• _Directions_
(A) In the printer thread, how much did Elvandil pay for the HP printer?
(B) From the printer thread, write out the passage from "thanks a lot." to "it to work." word for word.

• _Passage to read_
# Lexmark X6150 Printer



## dc827 (Mar 17, 2009)

I've been trying to get this to work with my Mac, but it doesn't seem to be compatible with it. Can anyone confirm that this model isn't compatible with Macs?

Thanks.


----------



## Elvandil (Aug 1, 2003)

Lexmark makes few Mac drivers, but you can check here:

http://downloads.lexmark.com/perl/downloads/downloads.cgi?ccs=229:1:0:0:0

You may be able to use one from a similar model.


----------



## dc827 (Mar 17, 2009)

thanks a lot. I'll try that out right now and see if it works.


----------



## dc827 (Mar 17, 2009)

Alright, so I tried downloading a driver from an earlier model, but I still couldn't get it to work. 

I thought it was going to work, until it asked to connect the printer with the USB, which I did, but the computer wasn't recognizing it.

I'm thinking the printer just isn't compatible with Macs.


----------



## Elvandil (Aug 1, 2003)

All printers are pretty much "compatible" with all operating systems. They are wired the same way. I know that some Macs actually come with Lexmark printers. The problem is always drivers, and Lexmark makes little effort to support Macs.


----------



## dc827 (Mar 17, 2009)

Oh, alright. I understand what you're saying now.


----------



## Elvandil (Aug 1, 2003)

That still doesn't help much. It would not even be possible to use that printer over a network without drivers. But luckily, printers are not too expensive, I was lucky and got a great HP for $29 that prints pictures better than the previous $200 model.


----------

(Spatial reasoning dataset excerpts)
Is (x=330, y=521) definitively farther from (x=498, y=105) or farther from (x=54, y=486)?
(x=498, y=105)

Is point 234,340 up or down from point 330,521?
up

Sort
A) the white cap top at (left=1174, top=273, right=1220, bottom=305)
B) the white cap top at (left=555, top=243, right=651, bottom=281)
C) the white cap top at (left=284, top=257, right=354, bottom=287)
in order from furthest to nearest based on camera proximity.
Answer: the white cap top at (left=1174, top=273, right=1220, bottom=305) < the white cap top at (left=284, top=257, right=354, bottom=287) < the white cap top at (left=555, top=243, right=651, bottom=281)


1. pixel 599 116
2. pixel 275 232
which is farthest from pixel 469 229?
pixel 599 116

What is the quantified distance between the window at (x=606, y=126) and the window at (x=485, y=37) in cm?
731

• _Answers to the tasks_
(A) $29

(B)
thanks a lot. I'll try that out right now and see if it works.


----------



## dc827 (Mar 17, 2009)

Alright, so I tried downloading a driver from an earlier model, but I still couldn't get it to work.